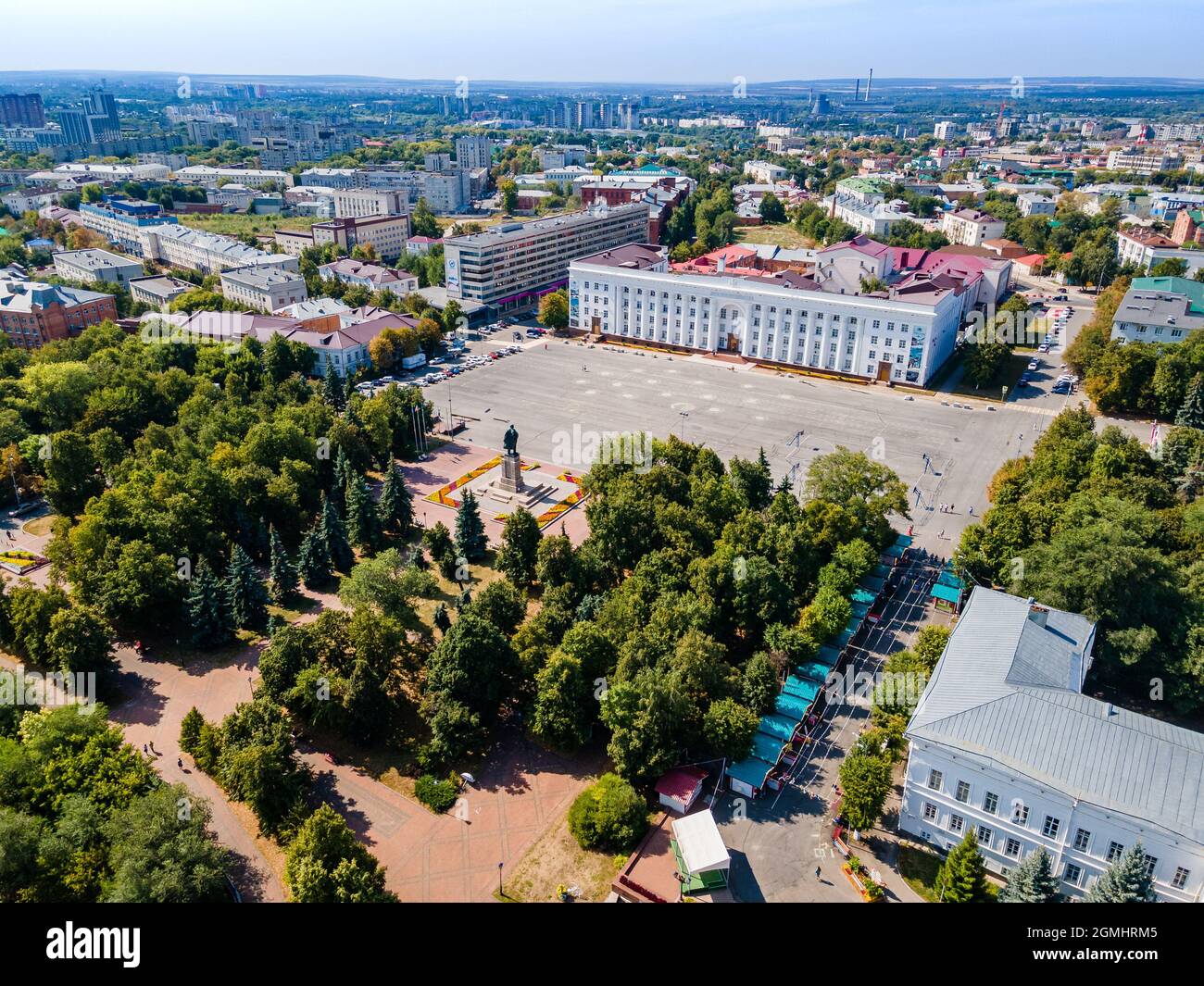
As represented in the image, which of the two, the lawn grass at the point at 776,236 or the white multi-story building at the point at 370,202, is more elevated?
the white multi-story building at the point at 370,202

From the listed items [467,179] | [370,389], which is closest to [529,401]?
[370,389]

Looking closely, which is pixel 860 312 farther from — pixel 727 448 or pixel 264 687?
pixel 264 687

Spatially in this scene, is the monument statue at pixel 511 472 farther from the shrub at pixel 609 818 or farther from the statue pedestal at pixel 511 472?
the shrub at pixel 609 818

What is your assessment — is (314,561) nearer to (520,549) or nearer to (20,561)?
(520,549)

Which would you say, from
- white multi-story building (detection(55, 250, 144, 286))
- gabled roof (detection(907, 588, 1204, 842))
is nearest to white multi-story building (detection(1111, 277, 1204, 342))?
gabled roof (detection(907, 588, 1204, 842))

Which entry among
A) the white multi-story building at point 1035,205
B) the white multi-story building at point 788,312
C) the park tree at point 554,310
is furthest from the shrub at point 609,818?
the white multi-story building at point 1035,205
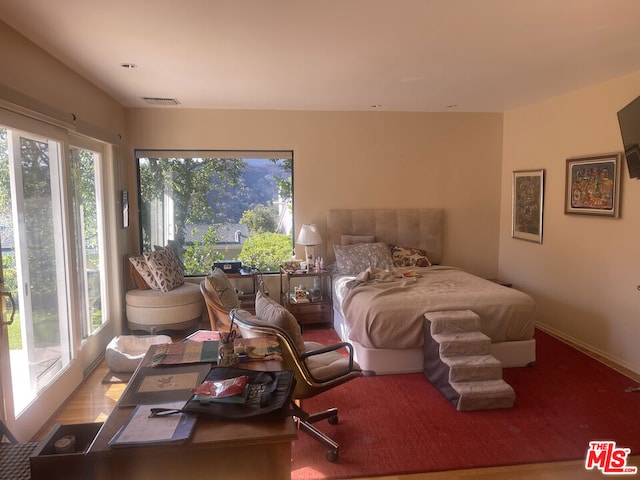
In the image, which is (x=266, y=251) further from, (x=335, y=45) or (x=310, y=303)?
(x=335, y=45)

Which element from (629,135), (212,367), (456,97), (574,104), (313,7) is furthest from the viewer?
(456,97)

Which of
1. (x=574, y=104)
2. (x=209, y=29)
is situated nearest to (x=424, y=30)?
(x=209, y=29)

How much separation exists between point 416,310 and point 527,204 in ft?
7.83

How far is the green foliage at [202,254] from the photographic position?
5.30m

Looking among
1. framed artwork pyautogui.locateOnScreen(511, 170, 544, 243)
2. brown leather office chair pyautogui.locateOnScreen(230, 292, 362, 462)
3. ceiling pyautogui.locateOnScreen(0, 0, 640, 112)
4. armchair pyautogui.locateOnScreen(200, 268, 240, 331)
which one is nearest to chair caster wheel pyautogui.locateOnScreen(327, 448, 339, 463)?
brown leather office chair pyautogui.locateOnScreen(230, 292, 362, 462)

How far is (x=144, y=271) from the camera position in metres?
4.72

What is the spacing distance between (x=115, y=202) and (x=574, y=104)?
15.5 feet

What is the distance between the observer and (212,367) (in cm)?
202

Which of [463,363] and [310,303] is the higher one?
[310,303]

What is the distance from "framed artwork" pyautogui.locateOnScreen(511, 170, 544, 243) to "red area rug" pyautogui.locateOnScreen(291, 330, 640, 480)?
1747 millimetres

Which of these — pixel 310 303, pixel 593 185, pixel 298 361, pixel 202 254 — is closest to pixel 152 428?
pixel 298 361

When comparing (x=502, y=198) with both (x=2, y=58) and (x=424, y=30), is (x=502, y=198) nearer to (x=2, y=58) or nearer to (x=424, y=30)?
(x=424, y=30)

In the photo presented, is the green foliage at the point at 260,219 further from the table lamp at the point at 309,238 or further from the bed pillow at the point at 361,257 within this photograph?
the bed pillow at the point at 361,257

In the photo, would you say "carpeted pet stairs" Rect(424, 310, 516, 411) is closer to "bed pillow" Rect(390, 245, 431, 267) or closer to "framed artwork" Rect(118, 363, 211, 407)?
"bed pillow" Rect(390, 245, 431, 267)
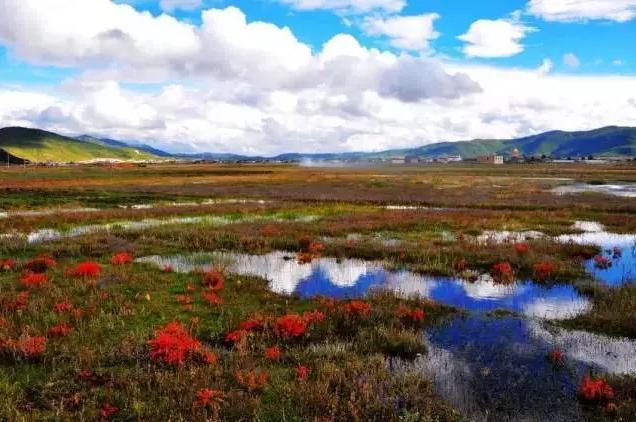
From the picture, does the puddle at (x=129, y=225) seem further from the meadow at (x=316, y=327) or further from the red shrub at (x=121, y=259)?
the red shrub at (x=121, y=259)

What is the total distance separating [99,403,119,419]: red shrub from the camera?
9430mm

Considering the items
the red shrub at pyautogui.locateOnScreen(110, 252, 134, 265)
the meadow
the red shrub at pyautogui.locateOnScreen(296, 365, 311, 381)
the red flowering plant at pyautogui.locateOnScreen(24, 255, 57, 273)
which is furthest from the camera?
the red shrub at pyautogui.locateOnScreen(110, 252, 134, 265)

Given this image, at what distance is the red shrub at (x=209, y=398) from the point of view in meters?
9.71

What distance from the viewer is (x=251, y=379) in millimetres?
10656

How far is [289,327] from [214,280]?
6.72 metres

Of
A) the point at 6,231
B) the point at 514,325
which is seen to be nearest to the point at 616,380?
the point at 514,325

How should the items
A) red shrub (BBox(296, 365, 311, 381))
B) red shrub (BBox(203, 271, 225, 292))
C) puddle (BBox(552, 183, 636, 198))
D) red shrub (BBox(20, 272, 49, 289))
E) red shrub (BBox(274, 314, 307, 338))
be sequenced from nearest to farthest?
1. red shrub (BBox(296, 365, 311, 381))
2. red shrub (BBox(274, 314, 307, 338))
3. red shrub (BBox(20, 272, 49, 289))
4. red shrub (BBox(203, 271, 225, 292))
5. puddle (BBox(552, 183, 636, 198))

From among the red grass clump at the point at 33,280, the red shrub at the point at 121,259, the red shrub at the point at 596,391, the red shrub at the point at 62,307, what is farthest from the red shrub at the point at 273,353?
the red shrub at the point at 121,259

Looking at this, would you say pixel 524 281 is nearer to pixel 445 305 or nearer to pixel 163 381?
pixel 445 305

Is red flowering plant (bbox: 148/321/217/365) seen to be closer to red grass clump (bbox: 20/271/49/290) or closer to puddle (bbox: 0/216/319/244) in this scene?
red grass clump (bbox: 20/271/49/290)

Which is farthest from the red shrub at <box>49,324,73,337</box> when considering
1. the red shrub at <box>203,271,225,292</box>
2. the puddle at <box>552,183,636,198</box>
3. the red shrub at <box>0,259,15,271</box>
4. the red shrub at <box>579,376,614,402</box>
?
the puddle at <box>552,183,636,198</box>

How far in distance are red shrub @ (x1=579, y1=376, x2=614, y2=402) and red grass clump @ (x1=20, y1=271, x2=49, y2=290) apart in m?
18.1

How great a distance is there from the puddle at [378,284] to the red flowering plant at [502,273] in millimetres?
447

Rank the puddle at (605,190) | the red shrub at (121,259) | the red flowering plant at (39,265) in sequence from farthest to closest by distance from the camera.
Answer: the puddle at (605,190), the red shrub at (121,259), the red flowering plant at (39,265)
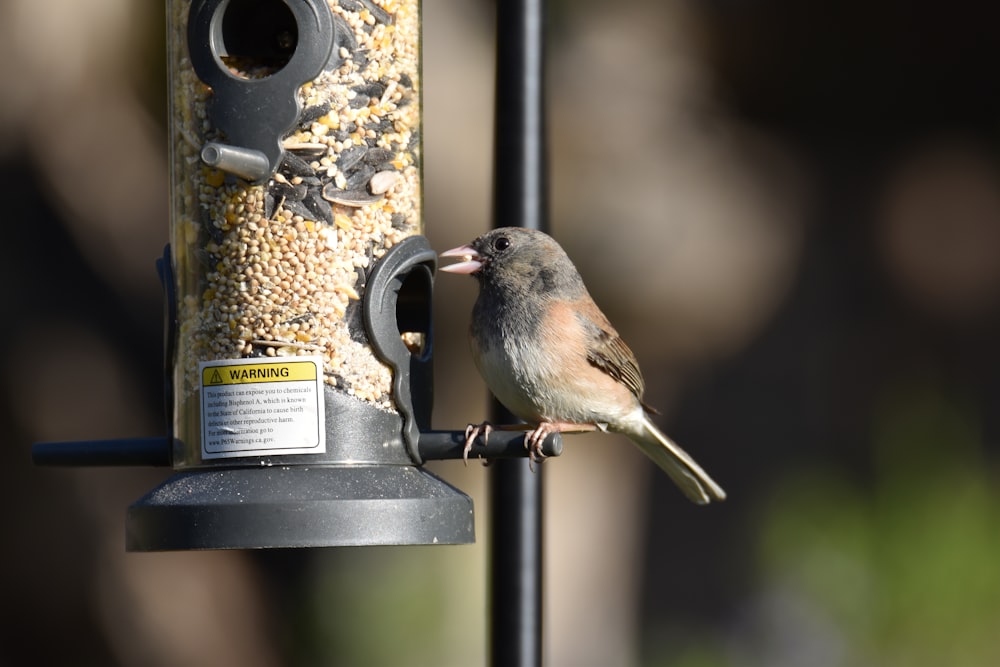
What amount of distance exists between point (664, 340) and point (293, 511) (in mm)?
3740

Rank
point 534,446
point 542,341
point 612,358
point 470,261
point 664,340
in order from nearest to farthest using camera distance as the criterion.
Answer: point 534,446 < point 542,341 < point 470,261 < point 612,358 < point 664,340

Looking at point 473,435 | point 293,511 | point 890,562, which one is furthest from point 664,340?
point 293,511

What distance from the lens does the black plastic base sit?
2920mm

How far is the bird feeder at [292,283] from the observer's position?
3.09 meters

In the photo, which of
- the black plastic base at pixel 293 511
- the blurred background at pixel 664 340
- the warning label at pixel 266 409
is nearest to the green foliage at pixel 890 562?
the blurred background at pixel 664 340

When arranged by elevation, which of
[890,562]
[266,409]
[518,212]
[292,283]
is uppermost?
[518,212]

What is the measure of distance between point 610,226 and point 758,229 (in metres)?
0.84

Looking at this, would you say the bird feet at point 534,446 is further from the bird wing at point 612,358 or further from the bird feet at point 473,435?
the bird wing at point 612,358

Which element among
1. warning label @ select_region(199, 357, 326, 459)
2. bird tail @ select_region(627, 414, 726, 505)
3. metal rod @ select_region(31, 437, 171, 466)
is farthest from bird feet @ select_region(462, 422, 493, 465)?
bird tail @ select_region(627, 414, 726, 505)

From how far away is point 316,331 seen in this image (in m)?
→ 3.19

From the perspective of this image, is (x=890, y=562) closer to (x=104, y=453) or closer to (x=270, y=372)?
(x=270, y=372)

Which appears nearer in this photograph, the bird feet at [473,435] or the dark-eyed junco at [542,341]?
the bird feet at [473,435]

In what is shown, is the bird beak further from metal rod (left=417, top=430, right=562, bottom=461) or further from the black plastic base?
the black plastic base

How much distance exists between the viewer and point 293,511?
293 cm
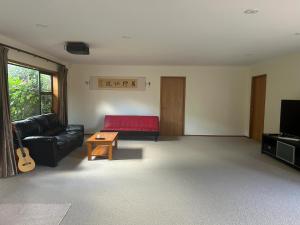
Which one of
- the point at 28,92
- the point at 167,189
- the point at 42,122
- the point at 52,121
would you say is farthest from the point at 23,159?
the point at 167,189

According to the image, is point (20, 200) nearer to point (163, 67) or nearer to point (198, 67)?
point (163, 67)

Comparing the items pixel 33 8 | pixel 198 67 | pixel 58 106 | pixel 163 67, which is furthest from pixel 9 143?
pixel 198 67

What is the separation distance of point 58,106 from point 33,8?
4103mm

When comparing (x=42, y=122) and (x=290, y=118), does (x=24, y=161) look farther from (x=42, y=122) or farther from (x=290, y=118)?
(x=290, y=118)

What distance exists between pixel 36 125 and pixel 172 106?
13.7 ft

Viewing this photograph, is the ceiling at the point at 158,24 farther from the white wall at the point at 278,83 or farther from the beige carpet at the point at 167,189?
the beige carpet at the point at 167,189

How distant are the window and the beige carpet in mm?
1530

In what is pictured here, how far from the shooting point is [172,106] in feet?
24.7

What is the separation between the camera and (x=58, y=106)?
639 cm

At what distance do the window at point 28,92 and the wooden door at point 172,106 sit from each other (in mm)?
3449

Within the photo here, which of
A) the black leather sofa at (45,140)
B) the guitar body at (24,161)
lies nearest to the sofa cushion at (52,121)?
the black leather sofa at (45,140)

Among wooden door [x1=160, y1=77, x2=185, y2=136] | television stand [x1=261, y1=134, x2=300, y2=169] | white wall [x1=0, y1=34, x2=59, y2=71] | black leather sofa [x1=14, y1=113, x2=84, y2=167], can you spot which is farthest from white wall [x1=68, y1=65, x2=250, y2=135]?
television stand [x1=261, y1=134, x2=300, y2=169]

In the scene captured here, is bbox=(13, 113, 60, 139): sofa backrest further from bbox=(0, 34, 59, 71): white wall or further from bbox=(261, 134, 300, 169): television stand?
bbox=(261, 134, 300, 169): television stand

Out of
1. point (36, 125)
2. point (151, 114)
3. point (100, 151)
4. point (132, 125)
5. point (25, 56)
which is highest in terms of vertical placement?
point (25, 56)
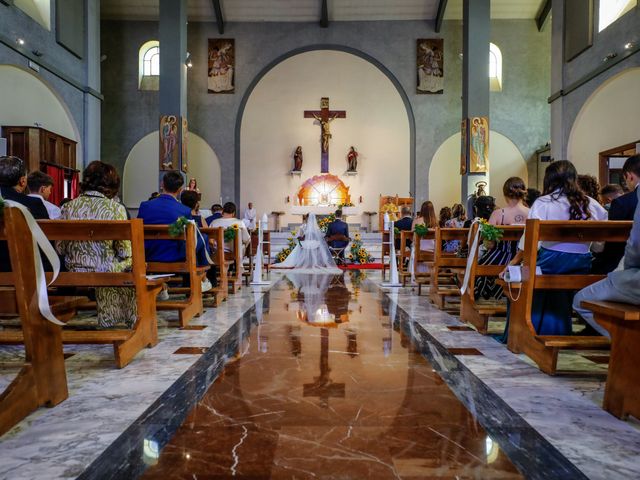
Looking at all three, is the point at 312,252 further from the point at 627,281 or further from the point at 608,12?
the point at 627,281

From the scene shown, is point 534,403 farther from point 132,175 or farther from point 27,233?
point 132,175

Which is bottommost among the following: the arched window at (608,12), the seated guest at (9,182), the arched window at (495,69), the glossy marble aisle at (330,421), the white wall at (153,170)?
the glossy marble aisle at (330,421)

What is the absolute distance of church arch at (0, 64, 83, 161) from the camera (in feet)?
27.6

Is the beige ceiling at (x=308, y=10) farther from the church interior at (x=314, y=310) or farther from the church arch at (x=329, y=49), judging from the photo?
the church interior at (x=314, y=310)

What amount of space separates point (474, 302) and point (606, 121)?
7.17 meters

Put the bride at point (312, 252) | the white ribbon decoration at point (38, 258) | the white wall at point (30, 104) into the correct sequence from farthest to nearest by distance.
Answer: the bride at point (312, 252) → the white wall at point (30, 104) → the white ribbon decoration at point (38, 258)

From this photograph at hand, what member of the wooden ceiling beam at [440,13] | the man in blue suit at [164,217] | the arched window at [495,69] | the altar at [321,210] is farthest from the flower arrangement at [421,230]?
the arched window at [495,69]

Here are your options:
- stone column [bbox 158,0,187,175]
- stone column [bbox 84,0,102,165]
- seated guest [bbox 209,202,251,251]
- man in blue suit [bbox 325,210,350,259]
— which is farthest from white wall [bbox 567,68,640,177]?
stone column [bbox 84,0,102,165]

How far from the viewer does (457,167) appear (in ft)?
49.3

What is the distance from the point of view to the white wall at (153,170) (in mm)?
14641

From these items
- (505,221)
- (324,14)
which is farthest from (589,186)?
(324,14)

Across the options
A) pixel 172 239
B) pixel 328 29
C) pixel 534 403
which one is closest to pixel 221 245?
pixel 172 239

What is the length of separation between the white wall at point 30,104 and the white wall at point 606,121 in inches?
399

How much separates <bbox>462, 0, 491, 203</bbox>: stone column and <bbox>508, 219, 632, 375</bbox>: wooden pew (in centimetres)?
910
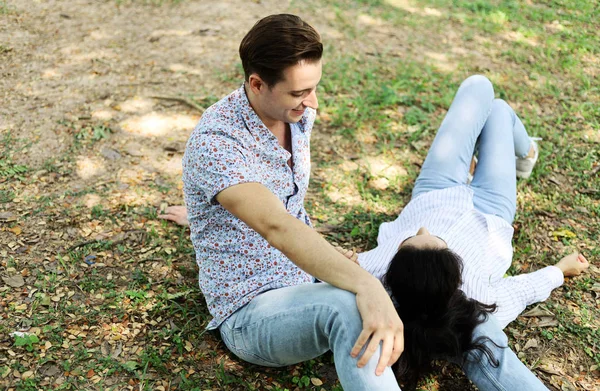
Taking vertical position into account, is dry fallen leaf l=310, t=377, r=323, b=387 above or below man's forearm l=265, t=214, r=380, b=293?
below

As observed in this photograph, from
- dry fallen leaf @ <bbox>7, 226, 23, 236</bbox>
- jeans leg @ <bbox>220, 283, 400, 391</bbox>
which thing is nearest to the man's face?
jeans leg @ <bbox>220, 283, 400, 391</bbox>

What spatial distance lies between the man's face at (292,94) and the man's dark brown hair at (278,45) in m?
0.03

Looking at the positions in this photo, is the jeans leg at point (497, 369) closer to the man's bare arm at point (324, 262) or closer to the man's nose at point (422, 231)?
the man's nose at point (422, 231)

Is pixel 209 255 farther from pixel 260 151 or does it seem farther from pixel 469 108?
pixel 469 108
########################################
Exercise task: Extract the lines starting at the one that contains "Here are your" and continuing through the end of the records, and copy them exactly. Leave the pictures out of your answer.

Solution to this task:
Here are your options:
- stone column [bbox 158,0,187,175]
- stone column [bbox 84,0,102,165]
- seated guest [bbox 209,202,251,251]
- man in blue suit [bbox 325,210,350,259]
— which is farthest from white wall [bbox 567,68,640,177]?
stone column [bbox 84,0,102,165]

How far from the viewer does (457,167) appear (in ft)?
49.3

What is the distance from the point of view to the white wall at (153,170) (in mm)?
14641

From these items
- (505,221)
- (324,14)
which is farthest from (589,186)?
(324,14)

Across the options
A) pixel 172 239
B) pixel 328 29
C) pixel 534 403
which one is closest to pixel 221 245?
pixel 172 239

What is the length of separation between the white wall at point 30,104 and the white wall at point 606,121 in inches?
399

How much separates <bbox>462, 0, 491, 203</bbox>: stone column and <bbox>508, 219, 632, 375</bbox>: wooden pew (in centimetres)?
910
Taking vertical position into account, is dry fallen leaf l=310, t=377, r=323, b=387 above or below man's forearm l=265, t=214, r=380, b=293?
below

As observed in this photograph, from
- dry fallen leaf @ <bbox>7, 226, 23, 236</bbox>
- jeans leg @ <bbox>220, 283, 400, 391</bbox>
which thing is nearest to the man's face?
jeans leg @ <bbox>220, 283, 400, 391</bbox>

What spatial distance lies between the man's face at (292,94) and the man's dark brown hair at (278,45) in m?
0.03

Looking at the positions in this photo, is the jeans leg at point (497, 369) closer to the man's bare arm at point (324, 262) or closer to the man's nose at point (422, 231)?
the man's nose at point (422, 231)

Is pixel 209 255 farther from pixel 260 151 or does it seem farther from pixel 469 108?
pixel 469 108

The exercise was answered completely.